法人税の解釈をめぐる論点整理
《減価償却》編
【第3回】
弁護士 木村 浩之
(前回はこちら)
4 少額の減価償却資産等の判定
(1) 問題の所在
取得価額が10万円未満又は使用可能期間が1年未満であれば、少額の減価償却資産として、その取得価額の損金算入が認められる(法令133)。また、取得価額が20万円未満であれば、一括償却資産として、事業年度ごとに対象資産を一括して3年間で均等償却することが認められる(法令133の2)。さらに、中小法人の場合は、取得価額が30万円未満であれば、少額減価償却資産として、合計300万円までの範囲で取得価額の損金算入が認められる(措法67の5)。
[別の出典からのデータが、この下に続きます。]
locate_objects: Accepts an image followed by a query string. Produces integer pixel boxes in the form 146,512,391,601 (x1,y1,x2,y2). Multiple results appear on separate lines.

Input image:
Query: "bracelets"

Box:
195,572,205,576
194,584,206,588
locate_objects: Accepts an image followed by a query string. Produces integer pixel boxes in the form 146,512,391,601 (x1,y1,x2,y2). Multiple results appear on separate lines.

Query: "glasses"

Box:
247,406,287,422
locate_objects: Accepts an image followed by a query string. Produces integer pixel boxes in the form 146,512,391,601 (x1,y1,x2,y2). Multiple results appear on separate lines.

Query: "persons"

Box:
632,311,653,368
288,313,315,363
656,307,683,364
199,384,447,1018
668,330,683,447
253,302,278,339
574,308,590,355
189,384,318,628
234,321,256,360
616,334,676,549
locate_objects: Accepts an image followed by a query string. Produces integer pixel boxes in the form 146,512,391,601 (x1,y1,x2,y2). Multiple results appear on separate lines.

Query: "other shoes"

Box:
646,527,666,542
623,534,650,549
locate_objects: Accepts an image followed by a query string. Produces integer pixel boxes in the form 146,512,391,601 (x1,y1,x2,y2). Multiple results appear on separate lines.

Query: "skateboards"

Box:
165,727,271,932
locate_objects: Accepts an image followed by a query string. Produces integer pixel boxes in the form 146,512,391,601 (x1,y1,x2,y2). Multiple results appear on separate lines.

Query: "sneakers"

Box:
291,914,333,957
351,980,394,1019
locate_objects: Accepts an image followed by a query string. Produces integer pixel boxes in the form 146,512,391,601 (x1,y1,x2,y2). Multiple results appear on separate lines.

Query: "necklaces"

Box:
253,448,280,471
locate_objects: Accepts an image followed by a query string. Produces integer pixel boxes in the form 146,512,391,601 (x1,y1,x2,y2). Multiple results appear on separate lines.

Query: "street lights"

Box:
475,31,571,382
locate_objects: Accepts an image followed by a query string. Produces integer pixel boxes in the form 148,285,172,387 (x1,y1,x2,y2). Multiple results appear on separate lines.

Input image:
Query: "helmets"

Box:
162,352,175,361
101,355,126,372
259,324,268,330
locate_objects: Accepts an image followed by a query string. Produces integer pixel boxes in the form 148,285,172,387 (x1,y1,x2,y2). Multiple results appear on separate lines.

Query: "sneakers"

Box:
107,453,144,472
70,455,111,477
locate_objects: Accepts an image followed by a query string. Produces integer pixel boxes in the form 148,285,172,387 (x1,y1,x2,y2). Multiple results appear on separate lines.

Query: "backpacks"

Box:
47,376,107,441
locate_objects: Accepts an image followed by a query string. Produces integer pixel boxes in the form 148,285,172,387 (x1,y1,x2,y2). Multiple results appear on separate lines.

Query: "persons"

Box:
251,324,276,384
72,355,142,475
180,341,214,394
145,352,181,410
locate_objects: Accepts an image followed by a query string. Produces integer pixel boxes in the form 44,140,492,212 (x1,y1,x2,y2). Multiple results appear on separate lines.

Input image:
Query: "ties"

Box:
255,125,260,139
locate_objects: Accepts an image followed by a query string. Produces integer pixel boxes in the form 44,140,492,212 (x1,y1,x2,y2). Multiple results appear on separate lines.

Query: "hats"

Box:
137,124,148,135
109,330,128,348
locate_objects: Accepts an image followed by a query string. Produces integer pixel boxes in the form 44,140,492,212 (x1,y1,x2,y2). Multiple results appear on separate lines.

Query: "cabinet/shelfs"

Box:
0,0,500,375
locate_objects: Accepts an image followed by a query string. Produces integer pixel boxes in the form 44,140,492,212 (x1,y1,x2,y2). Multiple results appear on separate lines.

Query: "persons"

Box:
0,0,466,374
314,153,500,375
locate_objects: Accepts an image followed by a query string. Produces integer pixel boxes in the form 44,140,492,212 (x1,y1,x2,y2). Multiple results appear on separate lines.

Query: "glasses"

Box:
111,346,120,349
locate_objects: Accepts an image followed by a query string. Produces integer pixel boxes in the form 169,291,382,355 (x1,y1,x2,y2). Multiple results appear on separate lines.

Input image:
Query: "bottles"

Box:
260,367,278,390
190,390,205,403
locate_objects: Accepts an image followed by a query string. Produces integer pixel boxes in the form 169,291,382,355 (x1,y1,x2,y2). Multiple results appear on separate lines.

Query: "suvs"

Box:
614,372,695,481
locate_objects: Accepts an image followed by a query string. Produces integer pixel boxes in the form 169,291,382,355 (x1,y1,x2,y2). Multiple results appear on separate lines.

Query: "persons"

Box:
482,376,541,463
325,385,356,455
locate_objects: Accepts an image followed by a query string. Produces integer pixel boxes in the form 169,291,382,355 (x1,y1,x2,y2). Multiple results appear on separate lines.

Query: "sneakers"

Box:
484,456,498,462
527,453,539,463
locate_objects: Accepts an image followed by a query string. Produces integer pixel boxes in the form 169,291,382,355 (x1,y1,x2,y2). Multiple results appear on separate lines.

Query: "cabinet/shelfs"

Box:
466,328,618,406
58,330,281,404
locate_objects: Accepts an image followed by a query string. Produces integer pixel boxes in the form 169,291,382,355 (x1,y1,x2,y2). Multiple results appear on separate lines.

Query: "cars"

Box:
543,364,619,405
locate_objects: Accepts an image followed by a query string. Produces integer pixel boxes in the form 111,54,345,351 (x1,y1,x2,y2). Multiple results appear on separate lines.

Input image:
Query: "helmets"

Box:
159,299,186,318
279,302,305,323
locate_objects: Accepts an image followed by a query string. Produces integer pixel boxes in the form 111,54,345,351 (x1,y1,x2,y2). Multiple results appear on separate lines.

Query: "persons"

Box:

この取得価額の計算方法は前回みたとおりであるが、実際に固定資産を取得するに当たっては、一定の数量をまとめて取得する場合、複数の異なる種類の資産をセットで取得する場合などがあり、これらの取得価額をどの範囲で合計すべきであるかという固定資産の判定単位の問題がある。
また、上記のとおり、使用期間が1年未満の減価償却資産については、その取得価額にかかわらず、少額の減価償却資産として取得価額の損金算入が認められていることから、この使用可能期間をどのように考えるかという問題もある。
以下、これらの問題を順に検討することとしたい。
(2) 固定資産の判定単位
固定資産の取得価額を計算するに当たっての固定資産の判定単位については、一般に、通常の取引において1単位として取引される単位によるものと解されている。
この1単位の考え方については、もともと固定資産が事業収益の獲得に寄与するための機能を有するものであることから、単なる物理的な一体性等の観点のみならず、機能的な観点から1つの単位であるかどうかを判断すべきものと解されている。